🔮 ORACLE AGENT — Interactive AI Survival Simulation OS

title	Oracleagent
emoji	🏆
colorFrom	purple
colorTo	indigo
sdk	gradio
sdk_version	6.14.0
python_version	3.10
app_file	app.py
pinned	false
license	mit

   ____  _   _  ___  _   _ _     _____   __
  / __ \| | | |/ _ \| | | | |   / _ \ \ / /
 | |  | | | | | | | | | | | |  | (_) \ V / 
 | |  | | | | | | | | | | | |   > _ < > <  
 | |__| | |_| | |_| | |_| | |___| (_) / . \ 
  \____/ \___/ \___/ \___/|_____\___/_/ \_\

🔮 ORACLE AGENT — Interactive AI Survival Simulation OS

A cinematic command center for adaptive autonomous planning, probabilistic reasoning, and hazard survival.

"This is not just pathfinding.

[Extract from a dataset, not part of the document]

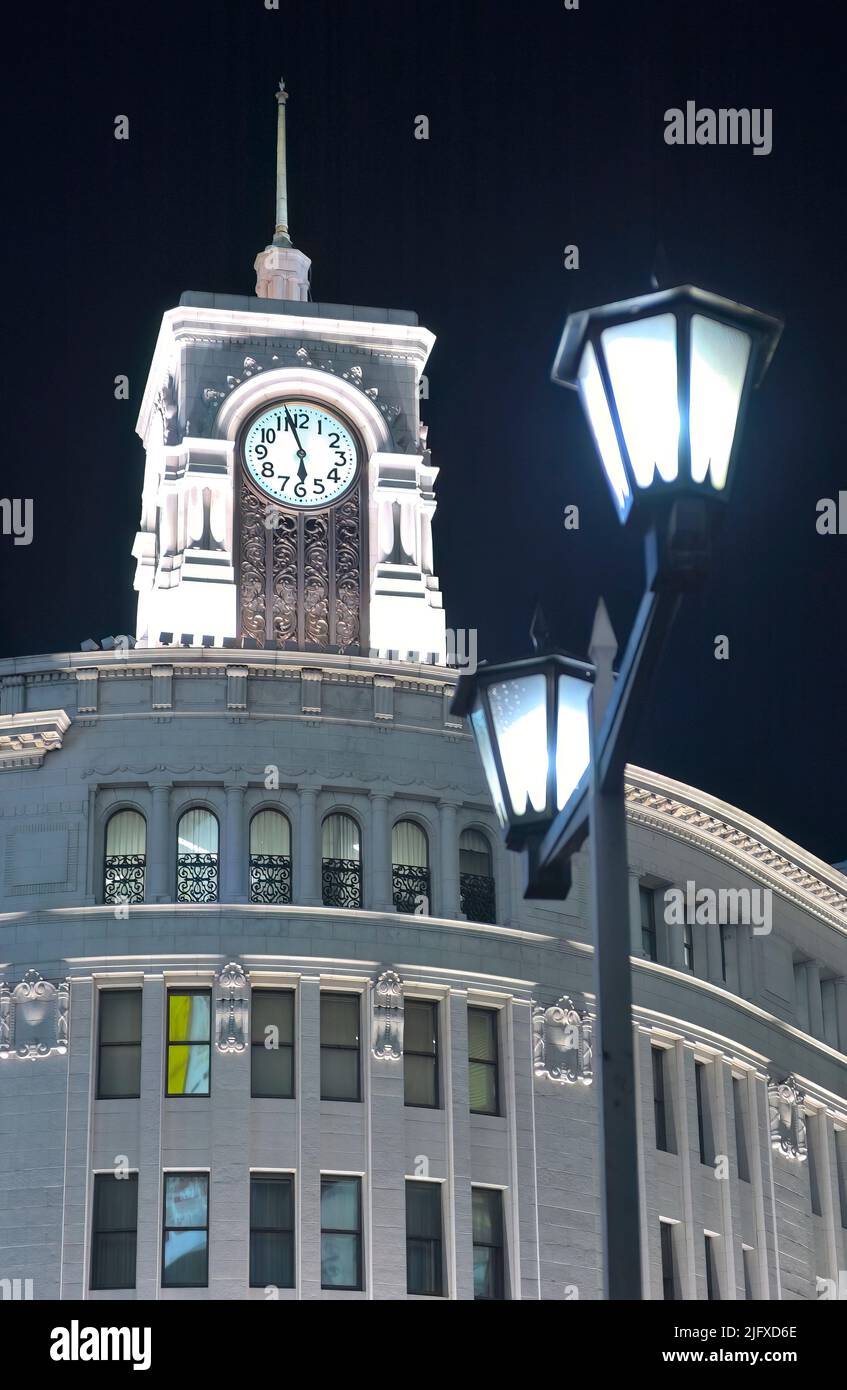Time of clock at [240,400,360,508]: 5:57
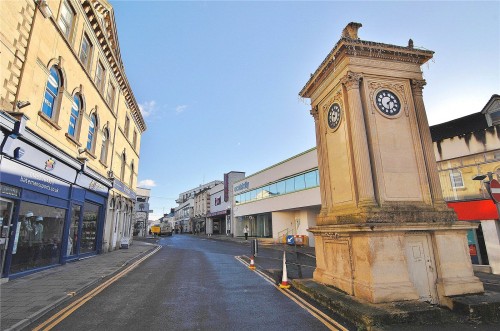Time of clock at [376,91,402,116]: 1:30
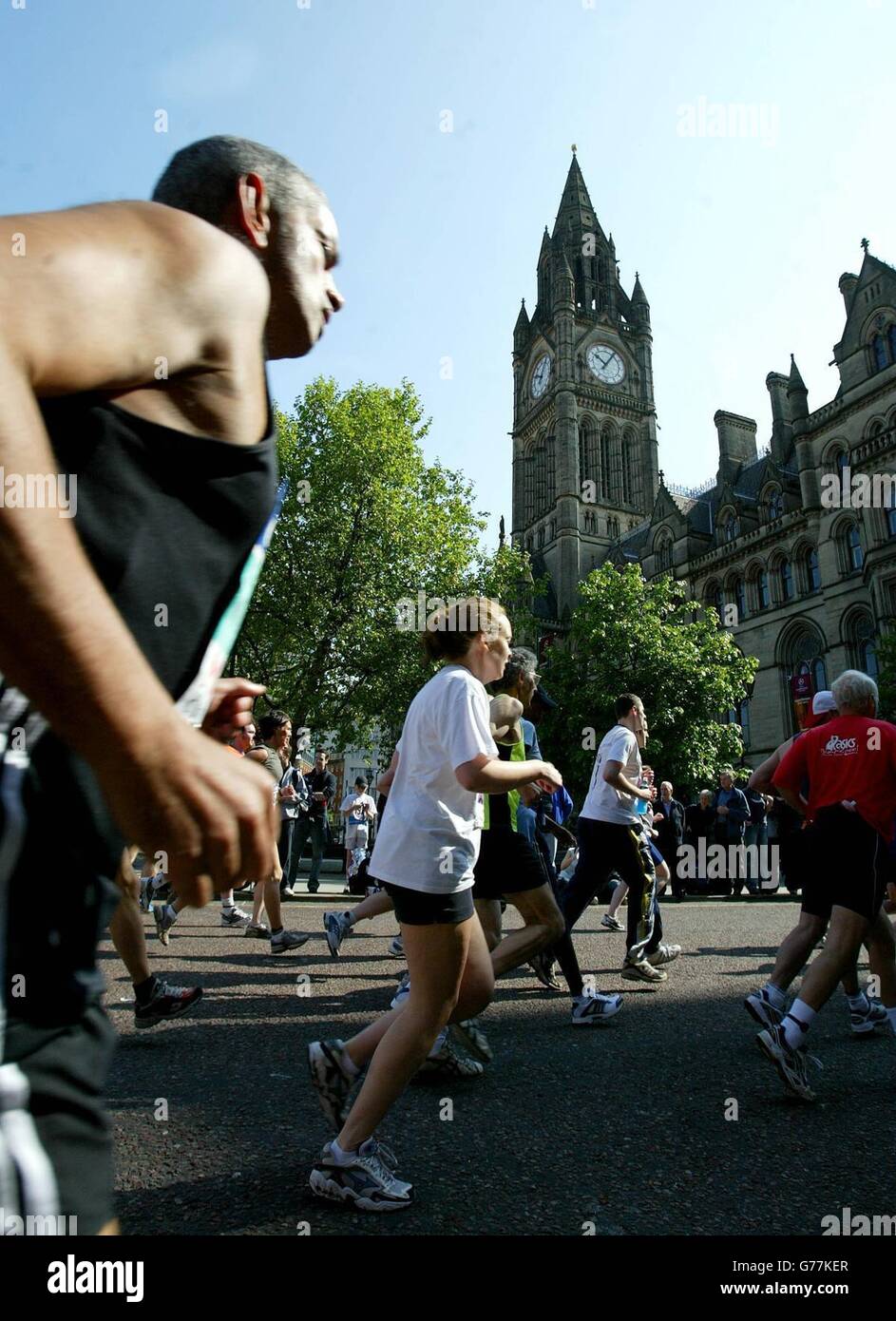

This is an autonomous tactical intelligence system."

Overview

Oracle is an advanced built to feel like a futuristic AI command center. It operates in partially observable hazardous environments featuring volcanoes, water hazards, brick walls, and limited lives. The agent must reach the goal while balancing survival, uncertainty, and tactical decision-making.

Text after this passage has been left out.